» About this task
Convert all of the records below into a Markdown table with two columns, "Row" and "Record". Number each row in order, and leave out any blank lines.

» Data listing
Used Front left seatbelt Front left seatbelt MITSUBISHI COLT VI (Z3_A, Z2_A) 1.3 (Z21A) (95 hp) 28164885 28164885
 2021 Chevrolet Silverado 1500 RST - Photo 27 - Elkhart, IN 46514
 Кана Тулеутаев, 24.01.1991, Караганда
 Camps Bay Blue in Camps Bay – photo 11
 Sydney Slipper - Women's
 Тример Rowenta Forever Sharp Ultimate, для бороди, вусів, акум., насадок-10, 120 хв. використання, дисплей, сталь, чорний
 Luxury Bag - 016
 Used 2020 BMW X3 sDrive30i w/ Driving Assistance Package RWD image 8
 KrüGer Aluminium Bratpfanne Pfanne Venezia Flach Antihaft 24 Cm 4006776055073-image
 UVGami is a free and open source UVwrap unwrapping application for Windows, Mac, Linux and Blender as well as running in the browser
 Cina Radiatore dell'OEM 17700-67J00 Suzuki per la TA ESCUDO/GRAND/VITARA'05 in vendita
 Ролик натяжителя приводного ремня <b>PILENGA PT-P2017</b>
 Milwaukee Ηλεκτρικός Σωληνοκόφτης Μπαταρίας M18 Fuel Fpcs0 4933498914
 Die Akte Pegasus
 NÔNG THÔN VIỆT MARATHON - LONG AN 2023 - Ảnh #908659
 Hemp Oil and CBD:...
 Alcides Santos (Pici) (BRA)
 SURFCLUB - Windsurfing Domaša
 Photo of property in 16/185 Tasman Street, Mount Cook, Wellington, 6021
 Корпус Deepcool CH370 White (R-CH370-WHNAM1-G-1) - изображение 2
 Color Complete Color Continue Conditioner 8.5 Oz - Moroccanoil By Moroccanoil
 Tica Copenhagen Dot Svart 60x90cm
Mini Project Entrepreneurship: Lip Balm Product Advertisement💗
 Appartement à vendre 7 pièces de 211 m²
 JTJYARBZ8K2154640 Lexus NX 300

» Solution for this problem
| Row | Record |
|---|---|
| 1 | Used Front left seatbelt Front left seatbelt MITSUBISHI COLT VI (Z3_A, Z2_A) 1.3 (Z21A) (95 hp) 28164885 28164885 |
| 2 |  2021 Chevrolet Silverado 1500 RST - Photo 27 - Elkhart, IN 46514 |
| 3 |  Кана Тулеутаев, 24.01.1991, Караганда |
| 4 |  Camps Bay Blue in Camps Bay – photo 11 |
| 5 |  Sydney Slipper - Women's |
| 6 |  Тример Rowenta Forever Sharp Ultimate, для бороди, вусів, акум., насадок-10, 120 хв. використання, дисплей, сталь, чорний |
| 7 |  Luxury Bag - 016 |
| 8 |  Used 2020 BMW X3 sDrive30i w/ Driving Assistance Package RWD image 8 |
| 9 |  KrüGer Aluminium Bratpfanne Pfanne Venezia Flach Antihaft 24 Cm 4006776055073-image |
| 10 |  UVGami is a free and open source UVwrap unwrapping application for Windows, Mac, Linux and Blender as well as running in the browser |
| 11 |  Cina Radiatore dell'OEM 17700-67J00 Suzuki per la TA ESCUDO/GRAND/VITARA'05 in vendita |
| 12 |  Ролик натяжителя приводного ремня <b>PILENGA PT-P2017</b> |
| 13 |  Milwaukee Ηλεκτρικός Σωληνοκόφτης Μπαταρίας M18 Fuel Fpcs0 4933498914 |
| 14 |  Die Akte Pegasus |
| 15 |  NÔNG THÔN VIỆT MARATHON - LONG AN 2023 - Ảnh #908659 |
| 16 |  Hemp Oil and CBD:... |
| 17 |  Alcides Santos (Pici) (BRA) |
| 18 |  SURFCLUB - Windsurfing Domaša |
| 19 |  Photo of property in 16/185 Tasman Street, Mount Cook, Wellington, 6021 |
| 20 |  Корпус Deepcool CH370 White (R-CH370-WHNAM1-G-1) - изображение 2 |
| 21 |  Color Complete Color Continue Conditioner 8.5 Oz - Moroccanoil By Moroccanoil |
| 22 |  Tica Copenhagen Dot Svart 60x90cm |
| 23 | Mini Project Entrepreneurship: Lip Balm Product Advertisement💗 |
| 24 |  Appartement à vendre 7 pièces de 211 m² |
| 25 |  JTJYARBZ8K2154640 Lexus NX 300 |